Self-esteem: sejauh mana Anda punya perasaan positif terhadap diri Anda, sejauhmana
Anda punya sesuatu yang Anda rasakan bernilai atau berharga dari diri Anda, sejauh
mana Anda meyakini adanya sesuatu yang bernilai, bermartabat atau berharga di dalam
diri Anda
Self efficacy: sejauh mana Anda punya keyakinan atas kapasitas yang Anda miliki untuk
bisa menjalankan tugas atau menangani persoalan dengan hasil yang bagus (to
succeed). Ini yang disebut dengan general self-efficacy. Atau juga, sejauhmana Anda
meyakini kapasitas anda di bidang anda dalam menangani urusan tertentu. Ini yang
disebut dengan specific self-efficacy.
Self-confidence: sejauhmana Anda punya keyakinan terhadap penilaian Anda atas
kemampuan Anda dan sejauh mana Anda bisa merasakan adanya "kepantasan" untuk
berhasil. Self confidence itu adalah kombinasi dari self esteem dan self-efficacy (James
Neill, 2005)
Berdasarkan itu semua, kita juga bisa membuat semacam kesimpulan bahwa kepercayaan-diri itu adalah
efek dari bagaimana kita merasa (M1), meyakini (M2), dan mengetahui (M3). Orang yang punya
kepercayaan diri rendah atau kehilangan kepercayaan diri memiliki perasaan negatif terhadap dirinya,
memiliki keyakinan lemah terhadap kemampuan dirinya dan punya pengetahuan yang kurang akurat
terhadap kapasitas yang dimilikinya. Ketika ini dikaitkan dengan praktek hidup sehari-hari, orang yang
memiliki kepercayaan rendah atau telah kehilangan kepercayaan, cenderung merasa / bersikap sebagai
berikut :






Tidak memiliki sesuatu (keinginan, tujuan, target) yang diperjuangkan secara sungguh-sungguh
Tidak memiliki keputusan melangkah yang decissive (ngambang)
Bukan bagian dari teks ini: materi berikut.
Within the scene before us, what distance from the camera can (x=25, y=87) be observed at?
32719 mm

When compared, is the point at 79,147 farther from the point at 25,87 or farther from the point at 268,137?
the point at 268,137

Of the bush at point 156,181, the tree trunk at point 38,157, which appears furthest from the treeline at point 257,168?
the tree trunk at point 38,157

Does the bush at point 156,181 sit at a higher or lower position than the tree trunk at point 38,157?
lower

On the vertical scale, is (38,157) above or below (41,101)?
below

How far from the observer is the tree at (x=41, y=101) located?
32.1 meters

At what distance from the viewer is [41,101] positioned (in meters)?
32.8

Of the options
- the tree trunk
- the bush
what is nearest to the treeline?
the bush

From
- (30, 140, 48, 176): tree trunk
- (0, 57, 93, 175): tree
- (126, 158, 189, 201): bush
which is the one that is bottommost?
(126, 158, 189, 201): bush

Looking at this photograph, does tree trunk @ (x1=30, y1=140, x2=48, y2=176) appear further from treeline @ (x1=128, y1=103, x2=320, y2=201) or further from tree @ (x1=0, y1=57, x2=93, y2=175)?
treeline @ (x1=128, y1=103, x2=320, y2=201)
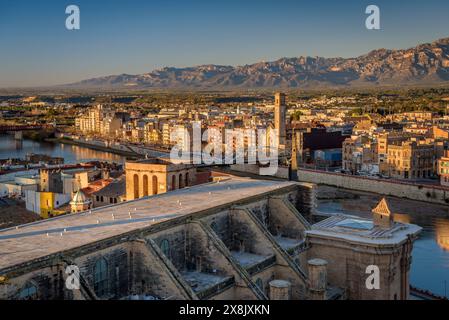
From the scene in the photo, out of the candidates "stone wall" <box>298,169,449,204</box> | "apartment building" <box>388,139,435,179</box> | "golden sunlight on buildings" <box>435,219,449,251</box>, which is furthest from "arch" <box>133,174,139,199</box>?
"apartment building" <box>388,139,435,179</box>

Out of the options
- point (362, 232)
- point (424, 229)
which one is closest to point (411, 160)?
point (424, 229)

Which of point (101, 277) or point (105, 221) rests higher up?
point (105, 221)

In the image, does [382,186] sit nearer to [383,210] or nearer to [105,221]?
[383,210]

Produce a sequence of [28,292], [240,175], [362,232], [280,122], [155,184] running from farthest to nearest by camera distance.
→ [280,122]
[240,175]
[155,184]
[362,232]
[28,292]

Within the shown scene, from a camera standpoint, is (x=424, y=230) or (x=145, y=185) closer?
(x=145, y=185)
Mudah frustasi atau give-up ketika menghadapi masalah atau kesulitan
Kurang termotivasi untuk maju, malas-malasan atau setengah-setengah
Sering gagal dalam menyempurnakan tugas-tugas atau tanggung jawab (tidak optimal)
Canggung dalam menghadapi orang




Tidak bisa mendemonstrasikan kemampuan berbicara dan kemampuan mendengarkan yang
meyakinkan
Sering memiliki harapan yang tidak realistis
Terlalu perfeksionis
Terlalu sensitif (perasa)
Sebaliknya, orang yang kepercayaan diri bagus, mereka memiliki perasaan positif terhadap dirinya, punya
keyakinan yang kuat atas dirinya dan punya pengetahuan akurat terhadap kemampuan yang dimiliki. Orang
yang punya kepercayaan diri bagus bukanlah orang yang hanya merasa mampu (tetapi sebetulnya tidak
mampu) melainkan adalah orang yang mengetahui bahwa dirinya mampu berdasarkan pengalaman dan
perhitungannya.
Berbagai studi dan pengalaman telah menjelaskan bahwa kepercayaan diri seseorang terkait dengan dua hal
yang paling mendasar dalam praktek hidup kita.
Pertama, kepercayaan diri terkait dengan bagaimana seseorang memperjuangkan keinginannya untuk
meraih sesuatu (prestasi atau performansi). Ini seperti dikatakan Mark Twin: "Apa yang Anda butuhkan
untuk berprestasi adalah memiliki komitment yang utuh dan rasa percaya diri. "
Kedua, kepercayaan diri terkait dengan kemampuan seseorang dalam menghadapi masalah yang
menghambat perjuangannya. Orang yang kepercayaan dirinya bagus akan cenderung berkesimpulan bahwa
dirinya "lebih besar" dari masalahnya. Sebaliknya, orang yang punya kepercayaan diri rendah akan
cenderung berkesimpulan bahwa masalahnya jauh lebih besar dari dirinya. Ini seperti yang diakui
Mohammad Ali. "Satu-satunya yang membuat orang lari dari tantangan adalah lemahnya kepercayaan diri."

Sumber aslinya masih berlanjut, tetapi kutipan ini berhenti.